Furnace is LP forced air.

Stove and hot water heater is LP.
Clothes dryer is LP

Electric bill is $100 - $110 a month. Summer with the A/C on add another $30.

Wife has ADHD so it isn't usual to have a unneeded light on all night (or day) after I have made my rounds.


----------



## cowboyhermit (Nov 10, 2012)

Thanks for the info, so there is a lot of variation but somewhere between 1-2000$ seems most common, maybe more if it is the only source of heat. Up here in our climate, using straight grid electric for heat is simply not viable, although geothermal is an option.


----------



## LincTex (Apr 1, 2011)

How good is your insulation?

How many square feet?


Our house is electric heat, 2450 square feet. When it's 32*F (0*C) and with light wind, Using the wood stove saves over $100 each month, getting the electric bill under $200... a little over $6 a day.


B.O.L. cabin is 280 square feet, very well insulated. Under the same weather conditions, It costs about 25 cents worth of propane a day to heat it.

Oh... our electricity is .089/kWh


Grid power is around $25 a month (whether you use it or not) to keep the power lines and stuff in working condition. 

Natural gas used to be about $15 a month for the base charge, but since they've been replacing so many gas lines underground it's been raised to about $23 (whether you use it or not) but we don't have ours hooked up.


----------



## Sentry18 (Aug 5, 2012)

$115 or so in the winter months and around $160 or so in the summer.

Electric stove and large hot water heater, gas heat and dryer, powerful central air unit (I hate hot summer days).


----------



## Jim1590 (Jul 11, 2012)

Right now paying about 12 cents per kwh. Another dime per kwh for distribution and some fees on top of that. Average bill right now for the last few (just moved in over the summer) is about 140 a month.

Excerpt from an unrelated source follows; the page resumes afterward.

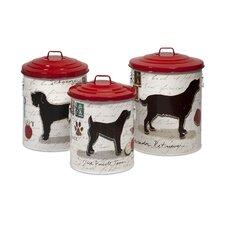 3-Piece Dog Food Storage Jar Set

I have oil hot water and heat. Power is used for fridge, dishwasher, w/d, stove, bunch of LED bulbs, fishtank and the usual other things. Keep tying to make house more energy efficient but does not seem to make much of a change in the bill!


----------



## Wellrounded (Sep 25, 2011)

Yeah like everything else electricity is expensive here, at the moment we're paying .32 cents per kwh. $480 meter reading and upkeep fee per year before we use any power. Power costs us about $5000 per year but we have two households here so really only half that per household. My daughter runs a small poultry hatchery so that is where most of the power goes.


----------



## ZoomZoom (Dec 18, 2009)

Costs:
Usage = 6.3 cents per KW
Distribution = 1.9 cents per KW
With taxes and everything else all included, just under 9.4 cents per KW.

We average a little over $150/month for the year.

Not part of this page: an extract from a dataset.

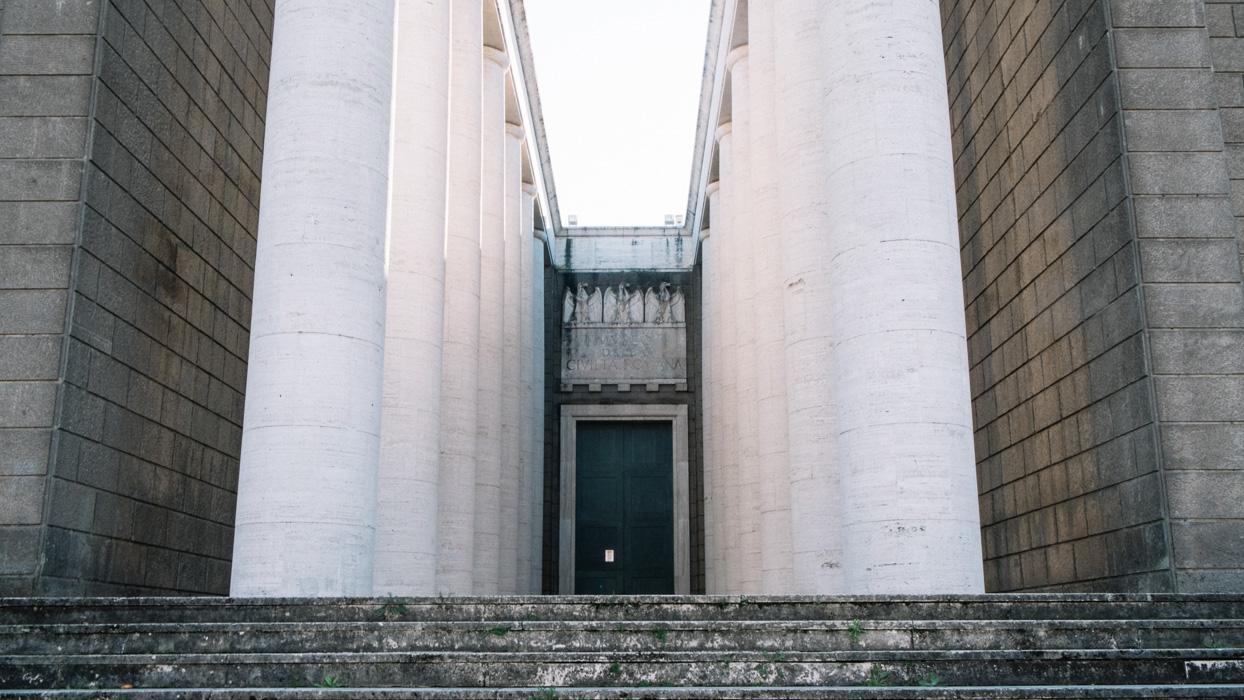rome italy eur architecture explore fujifilm photography-54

This is an all-electric house with a pair of wood stoves used in the winter.
We have about 3400 sq/ft under heat and A/C. 
There's 8 refrigeration devices (fridges or freezers) and always a bunch of electronics running (I work from home and have a couple teenage kids so it comes with the territory).
We have a 5-ton heat pump which doesn't seem to draw much. The only thing that kicks the electric usage into high-gear is the heat strips in the air handler when we need to switch to EMER heat.


----------



## ClemKadiddlehopper (Aug 15, 2014)

Here it is $115.00 just to look at the power lines. We have to pay back the bad debt the power company ran up years ago. After that, I don't have too much of a bill as I have wind, solar and propane to take up the slack. If I didn't have those up and running it would range $300-$700.00 per month depending on what kind of operation one is running. Farms are going bankrupt because of hydro alone.

Hydro is expected to go up 40% in the next 3 years. It is killing residential, farming and business alike.


----------



## Tirediron (Jul 12, 2010)

Ours just went up to 8 cents per kwhr, the "hooked up" charges are about $80.00 per month , and in November we used about $100.00 worth of actual electricity, December, Jan and Feb we will use a bit more.

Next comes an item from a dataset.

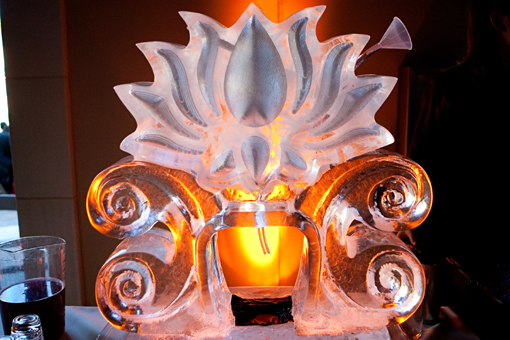 Indian-wedding-ice-scuplture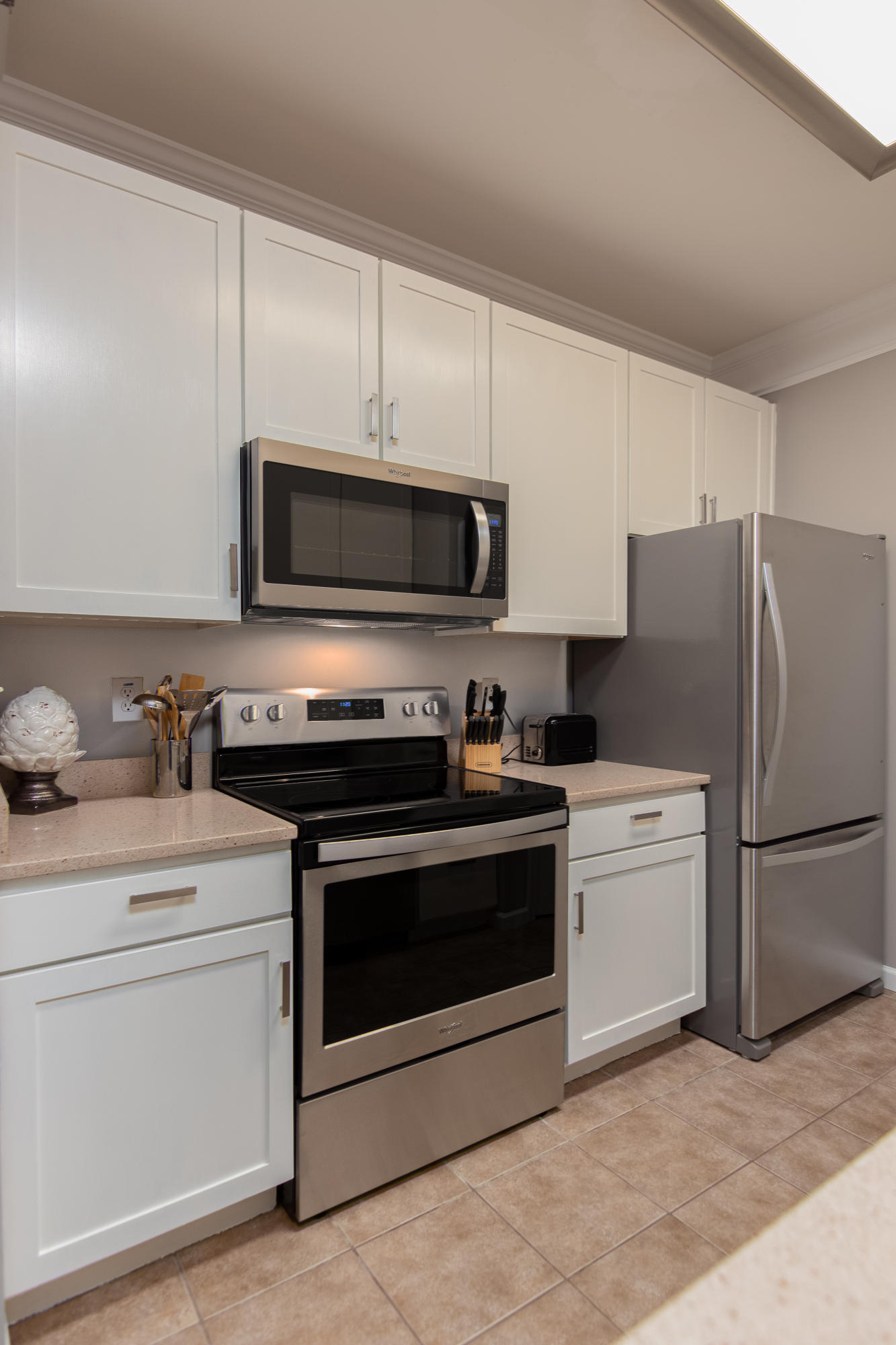 1755 Central Park Road UNIT 7305 Charleston, Sc 29412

We heat with wood, so no electric draw there.


----------



## Hooch (Jul 22, 2011)

My last home was about $40 to$50 in summer n fall, spring n winter was usually in the $60 range. It was electric home. I mainly used my wood stove for heat. I did have a plug in heater but only on work days if I didnt feel like fiddling with my stove after a 12 hour day. It had electric wall heaters but I removed them. Scarry old n expensive to run. Since I was a block away from the ocean, my air conditioning was open a few windows. 
Otherwise, I was easy on lights, used alot of cool solar lights instead n basically kept the power bill low. 
When I move soon to my lil farm, im going to work on setting it up to be off grid eventually. it almost already is but I have a few things to work on.


----------



## Gians (Nov 8, 2012)

About $800 a year for electricity, use a balanced payment plan so each month is about the same with no big surprises. The heat is gas. It's an older home with no wall insulation.


----------



## Outpost (Nov 26, 2012)

Here's our breakdown:


Member service charge = 26.00
Delivery charge (KWH) = .03819
System benefit charge (KWH) = .0032
NH Consumption & BET taxes (KWH) = .00082
Regional Access Charge (KWH) = .018
Power (KWH) = .11614
Last month, total'd around $190.


----------



## Moose33 (Jan 1, 2011)

My bill averages about $65 a month. It's just me the dog and the cat. I do make a conscious effort to keep my usage as low as I can. During the winter it is dark before four in the afternoon. My winter bills can go as high as $75.


----------



## squerly (Aug 17, 2012)

Moose33 said:


> During the winter it is dark before four in the afternoon.


Wow, I don't think I could live with that very long. When does the sun come up?


----------



## BillS (May 30, 2011)

We pay about 14 cents per kwh.


----------